César Lobi Manzoki

Personal information
- Full name: César Lobi Manzoki
- Date of birth: 12 October 1996 (age 29)
- Place of birth: Bunia, Zaire
- Height: 1.89 m (6 ft 2 in)
- Position: Striker

Senior career*
- Years: Team / Apps / (Gls)
- 2012–2017: AS Dauphins Noirs
- 2017–2018: AS Maniema Union
- 2018–2020: AS Vita Club
- 2020–2022: Vipers SC
- 2022–2023: Dalian Pro / 35 / (10)
- 2024: Hatta Club / 10 / (0)
- 2024: Mohammedan / 12 / (1)
- 2025–2026: Eastern District / 12 / (1)
- 2026-: Vipers SC

International career^{‡}
- 2016: DR Congo / 3 / (0)
- 2022–2023: Central African Republic / 5 / (0)

= César Lobi Manzoki =

Central African footballer

César Lobi Manzoki (born 12 October 1996) is a professional footballer who currently plays as striker for Uganda Premier League club Vipers SC. Born in Zaire, he played for the Central African Republic national team.

==Club career==
On 28 July 2020, Manzoki joined Vipers SC in the StarTimes Uganda Premier League where he played 46 games and scored 26 goals and provided 13 assists for the club. In the 2020–21 season, he won the Stanbic Uganda Cup Golden Boot, scoring 7 goals and he also won the league Golden Boot with 18 goals in the following season. He won the Pilsner player of the month 4 times and was included in the Uganda Premier League team of the season in 2021–22. He won 1 Uganda Cup and Uganda Premier League with Vipers SC.

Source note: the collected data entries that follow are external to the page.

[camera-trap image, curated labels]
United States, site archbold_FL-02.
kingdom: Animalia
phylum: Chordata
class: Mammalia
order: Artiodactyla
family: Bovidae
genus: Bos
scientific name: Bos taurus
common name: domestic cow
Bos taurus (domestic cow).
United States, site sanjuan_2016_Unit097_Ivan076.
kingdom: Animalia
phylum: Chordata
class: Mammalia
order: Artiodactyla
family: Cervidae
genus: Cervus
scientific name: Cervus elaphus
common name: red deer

On 25 August 2022, Manzoki signed for Dalian Pro before moving to UAE Pro League club Hatta.

In June 2024, Manzoki signed with Indian Super League side Mohammedan Sporting.

On 11 September 2025, Manzoki joined Hong Kong Premier League club Eastern District.

==International career==
Manzoki represented the DR Congo national team in three matches in 2016. He switched to represent the Central African Republic national team in 2022 due to his ancestors being from the country.